#### [Metin parçası]
####################

20100519

Benim için hayatın anlamı bitmiştir.

Hiç şampiyonluk yazısı yazmamıştım. Çok garip bir duygu. Şampiyon Bursa diye bağırırken de garip geliyordu, bunye alışmamış netekim, olduk hala garip duygular içindeyim.

Son 2-3 aydır bır gariplik var üzerimde ne işe verebiliyorum kendimi ne de başka bişeye. Hesapta söz yapacaktım bu geldiğimde, şu şampiyonluk yüzünden aklımın ucuna bile gelmedi. Allahtan anlayışlı bizimki de birşey demedi : ) Neyse bir ara yaparız : )

####################

#### [Veri kümesi alıntısı]

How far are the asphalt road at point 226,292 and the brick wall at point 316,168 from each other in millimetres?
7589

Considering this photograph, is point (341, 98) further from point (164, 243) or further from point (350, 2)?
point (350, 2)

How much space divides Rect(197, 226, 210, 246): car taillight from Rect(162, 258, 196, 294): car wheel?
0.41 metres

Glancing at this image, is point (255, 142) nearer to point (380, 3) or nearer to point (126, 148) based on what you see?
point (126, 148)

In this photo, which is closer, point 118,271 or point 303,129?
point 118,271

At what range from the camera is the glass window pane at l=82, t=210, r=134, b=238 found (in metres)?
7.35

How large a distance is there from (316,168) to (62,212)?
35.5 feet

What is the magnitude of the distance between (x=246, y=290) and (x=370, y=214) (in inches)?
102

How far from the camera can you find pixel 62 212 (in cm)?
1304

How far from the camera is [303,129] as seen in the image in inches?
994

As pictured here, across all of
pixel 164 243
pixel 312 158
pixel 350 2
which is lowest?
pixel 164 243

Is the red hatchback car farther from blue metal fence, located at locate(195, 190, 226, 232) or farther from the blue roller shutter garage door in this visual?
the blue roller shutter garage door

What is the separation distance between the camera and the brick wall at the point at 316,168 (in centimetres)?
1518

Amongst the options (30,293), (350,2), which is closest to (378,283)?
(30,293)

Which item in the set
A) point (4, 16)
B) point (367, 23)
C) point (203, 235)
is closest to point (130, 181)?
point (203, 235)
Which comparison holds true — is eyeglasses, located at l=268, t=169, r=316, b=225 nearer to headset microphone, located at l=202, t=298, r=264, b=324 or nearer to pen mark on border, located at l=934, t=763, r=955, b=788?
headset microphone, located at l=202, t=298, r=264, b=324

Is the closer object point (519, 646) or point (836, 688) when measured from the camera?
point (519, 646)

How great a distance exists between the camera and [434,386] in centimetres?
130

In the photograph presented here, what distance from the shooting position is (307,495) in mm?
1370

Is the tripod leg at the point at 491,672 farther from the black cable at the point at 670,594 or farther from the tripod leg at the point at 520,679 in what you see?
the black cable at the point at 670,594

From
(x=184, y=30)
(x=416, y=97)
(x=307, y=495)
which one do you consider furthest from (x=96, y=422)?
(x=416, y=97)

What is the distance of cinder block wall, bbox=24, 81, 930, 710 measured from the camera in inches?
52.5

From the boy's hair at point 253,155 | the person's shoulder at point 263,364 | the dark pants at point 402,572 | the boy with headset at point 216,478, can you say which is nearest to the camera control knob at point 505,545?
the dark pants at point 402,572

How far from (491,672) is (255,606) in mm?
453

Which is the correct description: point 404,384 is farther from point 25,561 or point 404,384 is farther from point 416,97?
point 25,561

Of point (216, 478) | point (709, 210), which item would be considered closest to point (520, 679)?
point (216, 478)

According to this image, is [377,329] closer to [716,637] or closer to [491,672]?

####################

#### [Kısa görev 1]
Metin parçasına göre yazar daha önce hangi türde bir yazıyı hiç yazmamıştır?
#### [Kısa görev 2]
Metin parçasında "Benim için hayatın" sözleriyle açılıp "garip duygular içindeyim." ile kapanan bölümü, "garip" kelimesini her geçtiği yerde "tuhaf" ile değiştirerek yeniden yaz.

#### [Yanıt 1]
Şampiyonluk yazısı.

#### [Yanıt 2]
Benim için hayatın anlamı bitmiştir.

Hiç şampiyonluk yazısı yazmamıştım. Çok tuhaf bir duygu. Şampiyon Bursa diye bağırırken de tuhaf geliyordu, bunye alışmamış netekim, olduk hala tuhaf duygular içindeyim.